= Exercise brief =
For the entries below, report every line that includes the word "DESIGN".
☆ ☆ ☆
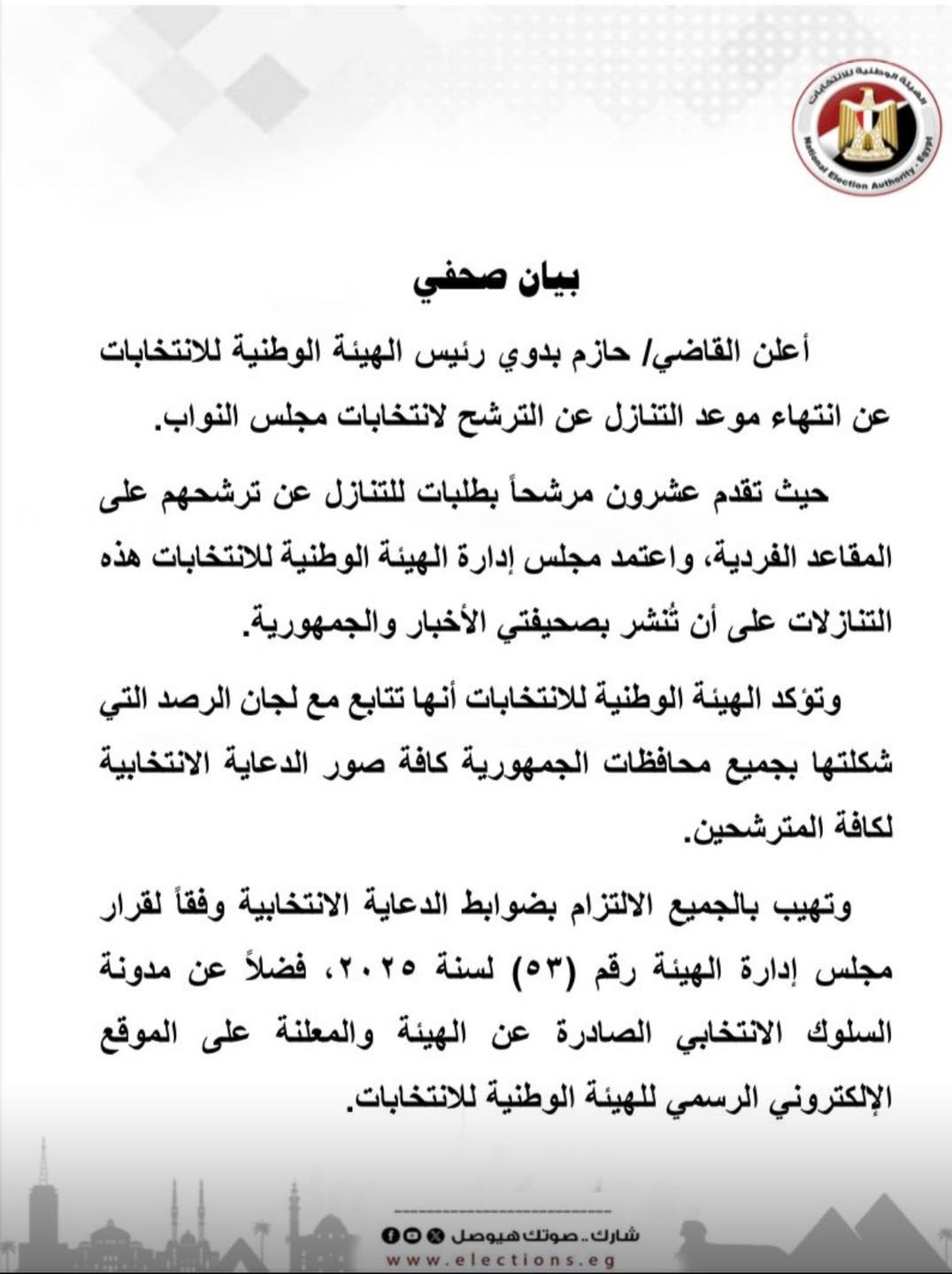 الهيئة الوطنية للانتخابات
National Election Authority - Egypt

بيان صحفي

أعلن القاضي/ حازم بدوي رئيس الهيئة الوطنية للانتخابات عن انتهاء موعد التنازل عن الترشح لانتخابات مجلس النواب.

حيث تقدم عشرون مرشحاً بطلبات للتنازل عن ترشحهم على المقاعد الفردية، واعتمد مجلس إدارة الهيئة الوطنية للانتخابات هذه التنازلات على أن تُنشر بصحيفتي الأخبار والجمهورية.

وتؤكد الهيئة الوطنية للانتخابات أنها تتابع مع لجان الرصد التي شكلتها بجميع محافظات الجمهورية كافة صور الدعاية الانتخابية لكافة المترشحين.

وتهيب بالجميع الالتزام بضوابط الدعاية الانتخابية وفقاً لقرار مجلس إدارة الهيئة رقم (٥٣) لسنة ٢٠٢٥، فضلاً عن مدونة السلوك الانتخابي الصادرة عن الهيئة والمعلنة على الموقع الإلكتروني الرسمي للهيئة الوطنية للانتخابات.

شارك.. صوتك هيوصل
www.elections.eg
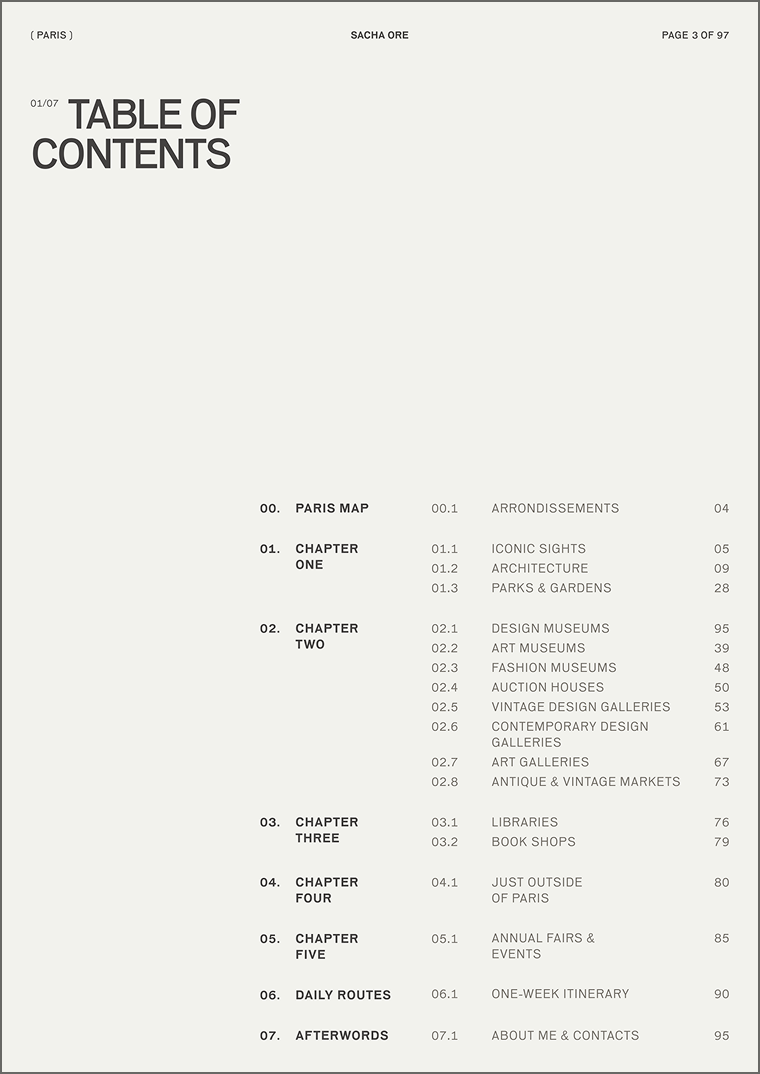 ( PARIS ) SACHA ORE PAGE 3 OF 97

01/07 TABLE OF CONTENTS

| | | | | |
|---|---|---|---|---|
| 00. | PARIS MAP | 00.1 | ARRONDISSEMENTS | 04 |
| 01. | CHAPTER ONE | 01.1 | ICONIC SIGHTS | 05 |
| | | 01.2 | ARCHITECTURE | 09 |
| | | 01.3 | PARKS & GARDENS | 28 |
| 02. | CHAPTER TWO | 02.1 | DESIGN MUSEUMS | 95 |
| | | 02.2 | ART MUSEUMS | 39 |
| | | 02.3 | FASHION MUSEUMS | 48 |
| | | 02.4 | AUCTION HOUSES | 50 |
| | | 02.5 | VINTAGE DESIGN GALLERIES | 53 |
| | | 02.6 | CONTEMPORARY DESIGN GALLERIES | 61 |
| | | 02.7 | ART GALLERIES | 67 |
| | | 02.8 | ANTIQUE & VINTAGE MARKETS | 73 |
| 03. | CHAPTER THREE | 03.1 | LIBRARIES | 76 |
| | | 03.2 | BOOK SHOPS | 79 |
| 04. | CHAPTER FOUR | 04.1 | JUST OUTSIDE OF PARIS | 80 |
| 05. | CHAPTER FIVE | 05.1 | ANNUAL FAIRS & EVENTS | 85 |
| 06. | DAILY ROUTES | 06.1 | ONE-WEEK ITINERARY | 90 |
| 07. | AFTERWORDS | 07.1 | ABOUT ME & CONTACTS | 95 |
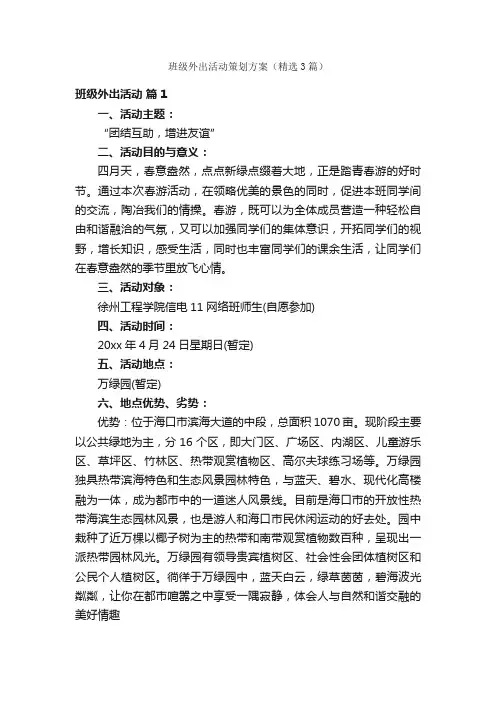 班级外出活动策划方案（精选3篇）

班级外出活动 篇1

一、活动主题：

“团结互助，增进友谊”

二、活动目的与意义：

四月天，春意盎然，点点新绿点缀着大地，正是踏青春游的好时节。通过本次春游活动，在领略优美的景色的同时，促进本班同学间的交流，陶冶我们的情操。春游，既可以为全体成员营造一种轻松自由和谐融洽的气氛，又可以加强同学们的集体意识，开拓同学们的视野，增长知识，感受生活，同时也丰富同学们的课余生活，让同学们在春意盎然的季节里放飞心情。

三、活动对象：

徐州工程学院信电11网络班师生(自愿参加)

四、活动时间：

20xx年4月24日星期日(暂定)

五、活动地点：

万绿园(暂定)

六、地点优势、劣势：

优势：位于海口市滨海大道的中段，总面积1070亩。现阶段主要以公共绿地为主，分16个区，即大门区、广场区、内湖区、儿童游乐区、草坪区、竹林区、热带观赏植物区、高尔夫球练习场等。万绿园独具热带滨海特色和生态风景园林特色，与蓝天、碧水、现代化高楼融为一体，成为都市中的一道迷人风景线。目前是海口市的开放性热带海滨生态园林风景，也是游人和海口市民休闲运动的好去处。园中栽种了近万棵以椰子树为主的热带和南带观赏植物数百种，呈现出一派热带园林风光。万绿园有领导贵宾植树区、社会性会团体植树区和公民个人植树区。徜徉于万绿园中，蓝天白云，绿草茵茵，碧海波光粼粼，让你在都市喧嚣之中享受一隅寂静，体会人与自然和谐交融的美好情趣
☆ ☆ ☆
= Answer below =
| 02. | CHAPTER TWO | 02.1 | DESIGN MUSEUMS | 95 |
| | | 02.5 | VINTAGE DESIGN GALLERIES | 53 |
| | | 02.6 | CONTEMPORARY DESIGN GALLERIES | 61 |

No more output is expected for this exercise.